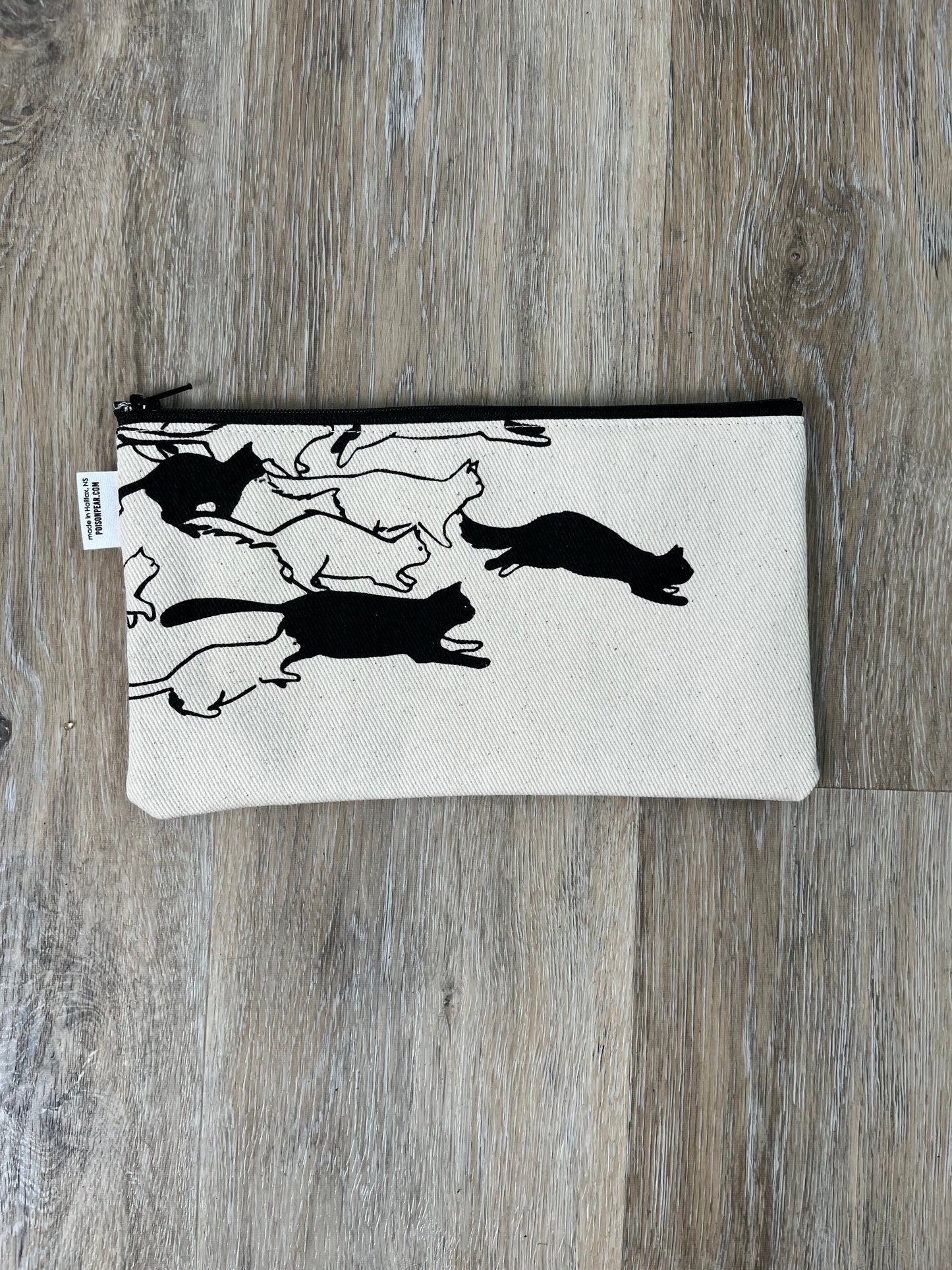 
                  
                    Pencil Case - Cats poison-pear
                  
                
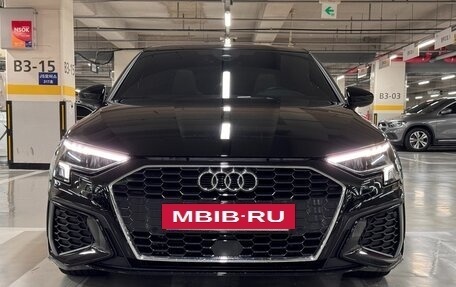 Audi A3, 2022 год, 2 925 000 рублей, 5 фотография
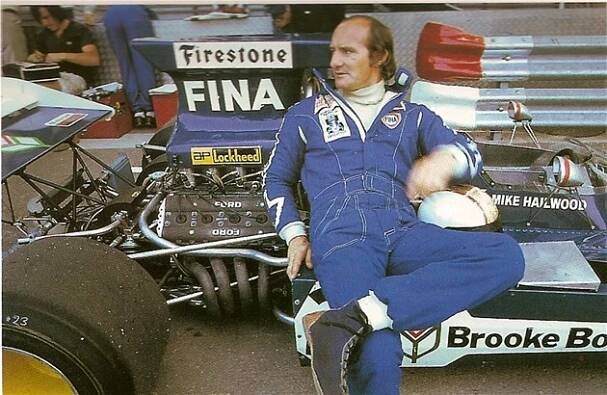Před třiceti lety zahynul Mike „The Bike“ Hailwood
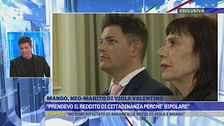 Il marito di Viola Valentina, Francesco Mango: "Prendevo il RDC perché sono bipolare"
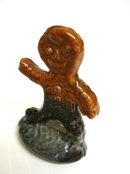 Wade Gingerbread Man Original Red Rose Tea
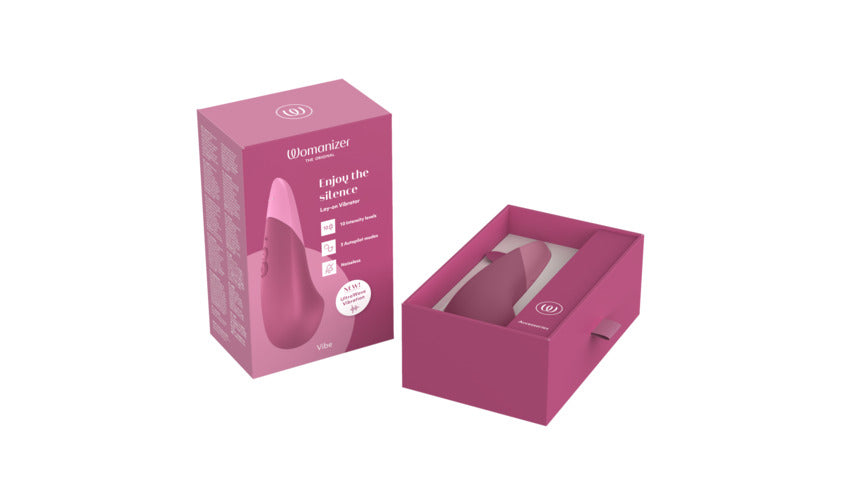 Womanizer Vibe | Dusky Pink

- EXERCISE REQUIREMENTS
Copy out every caption line in the material above word for word, leaving the pictures out.

- WRITTEN SOLUTION
                    Pencil Case - Cats poison-pear
                  
                
 Audi A3, 2022 год, 2 925 000 рублей, 5 фотография
Před třiceti lety zahynul Mike „The Bike“ Hailwood
 Il marito di Viola Valentina, Francesco Mango: "Prendevo il RDC perché sono bipolare"
 Wade Gingerbread Man Original Red Rose Tea
 Womanizer Vibe | Dusky Pink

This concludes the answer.